RECORDED DATA START
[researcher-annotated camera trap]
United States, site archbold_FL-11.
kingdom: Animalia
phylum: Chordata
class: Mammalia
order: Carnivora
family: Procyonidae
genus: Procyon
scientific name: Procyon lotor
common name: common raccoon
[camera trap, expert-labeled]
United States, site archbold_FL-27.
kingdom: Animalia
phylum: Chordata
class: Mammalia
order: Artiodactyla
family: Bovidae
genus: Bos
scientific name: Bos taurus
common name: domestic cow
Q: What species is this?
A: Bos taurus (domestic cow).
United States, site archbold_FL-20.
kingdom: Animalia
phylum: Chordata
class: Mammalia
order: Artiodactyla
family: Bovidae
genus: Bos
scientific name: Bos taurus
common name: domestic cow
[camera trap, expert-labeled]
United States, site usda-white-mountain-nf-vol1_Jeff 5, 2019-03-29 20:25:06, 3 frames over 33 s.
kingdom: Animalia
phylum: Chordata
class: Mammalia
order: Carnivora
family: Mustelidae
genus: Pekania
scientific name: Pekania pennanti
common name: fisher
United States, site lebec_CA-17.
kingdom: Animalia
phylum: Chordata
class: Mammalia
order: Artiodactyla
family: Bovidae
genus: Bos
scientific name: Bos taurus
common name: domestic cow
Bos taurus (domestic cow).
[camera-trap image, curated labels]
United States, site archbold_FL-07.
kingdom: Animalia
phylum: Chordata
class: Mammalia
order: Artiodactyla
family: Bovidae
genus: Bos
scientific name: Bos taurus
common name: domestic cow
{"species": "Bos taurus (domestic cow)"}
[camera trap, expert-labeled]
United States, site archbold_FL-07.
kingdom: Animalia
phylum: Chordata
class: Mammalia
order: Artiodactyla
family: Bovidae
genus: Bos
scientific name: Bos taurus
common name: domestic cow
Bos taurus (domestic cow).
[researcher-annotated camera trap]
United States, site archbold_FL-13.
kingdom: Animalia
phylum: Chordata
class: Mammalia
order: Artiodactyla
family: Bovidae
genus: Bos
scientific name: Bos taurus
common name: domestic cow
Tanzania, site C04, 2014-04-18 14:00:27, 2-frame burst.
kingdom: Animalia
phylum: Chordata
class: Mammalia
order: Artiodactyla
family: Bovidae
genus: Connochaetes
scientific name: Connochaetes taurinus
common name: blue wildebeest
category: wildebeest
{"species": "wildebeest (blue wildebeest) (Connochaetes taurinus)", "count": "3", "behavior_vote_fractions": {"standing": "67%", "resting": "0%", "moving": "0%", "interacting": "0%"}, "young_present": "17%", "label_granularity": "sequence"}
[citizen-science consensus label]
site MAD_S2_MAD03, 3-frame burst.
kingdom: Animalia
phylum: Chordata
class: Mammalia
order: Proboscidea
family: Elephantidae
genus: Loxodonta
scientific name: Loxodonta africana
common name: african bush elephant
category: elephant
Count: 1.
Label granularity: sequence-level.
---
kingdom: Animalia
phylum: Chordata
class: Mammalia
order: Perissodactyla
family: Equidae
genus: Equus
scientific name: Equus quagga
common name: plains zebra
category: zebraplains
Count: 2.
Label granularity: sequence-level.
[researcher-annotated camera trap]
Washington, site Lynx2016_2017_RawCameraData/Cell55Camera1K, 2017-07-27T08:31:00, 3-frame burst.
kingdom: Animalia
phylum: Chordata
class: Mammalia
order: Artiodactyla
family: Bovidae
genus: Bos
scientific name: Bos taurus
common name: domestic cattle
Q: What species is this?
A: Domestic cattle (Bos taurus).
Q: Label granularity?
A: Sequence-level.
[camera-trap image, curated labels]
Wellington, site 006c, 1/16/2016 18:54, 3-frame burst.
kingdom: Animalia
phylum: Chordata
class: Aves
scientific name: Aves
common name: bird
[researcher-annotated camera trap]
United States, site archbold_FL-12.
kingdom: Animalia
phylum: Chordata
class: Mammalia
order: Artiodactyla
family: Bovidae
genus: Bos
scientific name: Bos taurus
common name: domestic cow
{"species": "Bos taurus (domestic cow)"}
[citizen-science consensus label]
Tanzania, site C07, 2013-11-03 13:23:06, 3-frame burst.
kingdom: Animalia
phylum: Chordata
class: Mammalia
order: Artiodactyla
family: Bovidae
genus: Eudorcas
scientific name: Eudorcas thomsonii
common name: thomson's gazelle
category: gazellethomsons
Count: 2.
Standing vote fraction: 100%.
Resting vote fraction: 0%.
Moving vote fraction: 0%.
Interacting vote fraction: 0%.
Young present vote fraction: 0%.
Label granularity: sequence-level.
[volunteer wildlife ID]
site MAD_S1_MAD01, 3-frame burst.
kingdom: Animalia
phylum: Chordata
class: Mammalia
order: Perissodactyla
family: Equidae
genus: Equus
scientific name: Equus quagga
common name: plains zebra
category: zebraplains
RECORDED DATA END
■ DIRECTIONS ■
All of the records should be transcribed exactly, with nothing left out.

■ RESPONSE ■
[researcher-annotated camera trap]
United States, site archbold_FL-11.
kingdom: Animalia
phylum: Chordata
class: Mammalia
order: Carnivora
family: Procyonidae
genus: Procyon
scientific name: Procyon lotor
common name: common raccoon
[camera trap, expert-labeled]
United States, site archbold_FL-27.
kingdom: Animalia
phylum: Chordata
class: Mammalia
order: Artiodactyla
family: Bovidae
genus: Bos
scientific name: Bos taurus
common name: domestic cow
Q: What species is this?
A: Bos taurus (domestic cow).
United States, site archbold_FL-20.
kingdom: Animalia
phylum: Chordata
class: Mammalia
order: Artiodactyla
family: Bovidae
genus: Bos
scientific name: Bos taurus
common name: domestic cow
[camera trap, expert-labeled]
United States, site usda-white-mountain-nf-vol1_Jeff 5, 2019-03-29 20:25:06, 3 frames over 33 s.
kingdom: Animalia
phylum: Chordata
class: Mammalia
order: Carnivora
family: Mustelidae
genus: Pekania
scientific name: Pekania pennanti
common name: fisher
United States, site lebec_CA-17.
kingdom: Animalia
phylum: Chordata
class: Mammalia
order: Artiodactyla
family: Bovidae
genus: Bos
scientific name: Bos taurus
common name: domestic cow
Bos taurus (domestic cow).
[camera-trap image, curated labels]
United States, site archbold_FL-07.
kingdom: Animalia
phylum: Chordata
class: Mammalia
order: Artiodactyla
family: Bovidae
genus: Bos
scientific name: Bos taurus
common name: domestic cow
{"species": "Bos taurus (domestic cow)"}
[camera trap, expert-labeled]
United States, site archbold_FL-07.
kingdom: Animalia
phylum: Chordata
class: Mammalia
order: Artiodactyla
family: Bovidae
genus: Bos
scientific name: Bos taurus
common name: domestic cow
Bos taurus (domestic cow).
[researcher-annotated camera trap]
United States, site archbold_FL-13.
kingdom: Animalia
phylum: Chordata
class: Mammalia
order: Artiodactyla
family: Bovidae
genus: Bos
scientific name: Bos taurus
common name: domestic cow
Tanzania, site C04, 2014-04-18 14:00:27, 2-frame burst.
kingdom: Animalia
phylum: Chordata
class: Mammalia
order: Artiodactyla
family: Bovidae
genus: Connochaetes
scientific name: Connochaetes taurinus
common name: blue wildebeest
category: wildebeest
{"species": "wildebeest (blue wildebeest) (Connochaetes taurinus)", "count": "3", "behavior_vote_fractions": {"standing": "67%", "resting": "0%", "moving": "0%", "interacting": "0%"}, "young_present": "17%", "label_granularity": "sequence"}
[citizen-science consensus label]
site MAD_S2_MAD03, 3-frame burst.
kingdom: Animalia
phylum: Chordata
class: Mammalia
order: Proboscidea
family: Elephantidae
genus: Loxodonta
scientific name: Loxodonta africana
common name: african bush elephant
category: elephant
Count: 1.
Label granularity: sequence-level.
---
kingdom: Animalia
phylum: Chordata
class: Mammalia
order: Perissodactyla
family: Equidae
genus: Equus
scientific name: Equus quagga
common name: plains zebra
category: zebraplains
Count: 2.
Label granularity: sequence-level.
[researcher-annotated camera trap]
Washington, site Lynx2016_2017_RawCameraData/Cell55Camera1K, 2017-07-27T08:31:00, 3-frame burst.
kingdom: Animalia
phylum: Chordata
class: Mammalia
order: Artiodactyla
family: Bovidae
genus: Bos
scientific name: Bos taurus
common name: domestic cattle
Q: What species is this?
A: Domestic cattle (Bos taurus).
Q: Label granularity?
A: Sequence-level.
[camera-trap image, curated labels]
Wellington, site 006c, 1/16/2016 18:54, 3-frame burst.
kingdom: Animalia
phylum: Chordata
class: Aves
scientific name: Aves
common name: bird
[researcher-annotated camera trap]
United States, site archbold_FL-12.
kingdom: Animalia
phylum: Chordata
class: Mammalia
order: Artiodactyla
family: Bovidae
genus: Bos
scientific name: Bos taurus
common name: domestic cow
{"species": "Bos taurus (domestic cow)"}
[citizen-science consensus label]
Tanzania, site C07, 2013-11-03 13:23:06, 3-frame burst.
kingdom: Animalia
phylum: Chordata
class: Mammalia
order: Artiodactyla
family: Bovidae
genus: Eudorcas
scientific name: Eudorcas thomsonii
common name: thomson's gazelle
category: gazellethomsons
Count: 2.
Standing vote fraction: 100%.
Resting vote fraction: 0%.
Moving vote fraction: 0%.
Interacting vote fraction: 0%.
Young present vote fraction: 0%.
Label granularity: sequence-level.
[volunteer wildlife ID]
site MAD_S1_MAD01, 3-frame burst.
kingdom: Animalia
phylum: Chordata
class: Mammalia
order: Perissodactyla
family: Equidae
genus: Equus
scientific name: Equus quagga
common name: plains zebra
category: zebraplains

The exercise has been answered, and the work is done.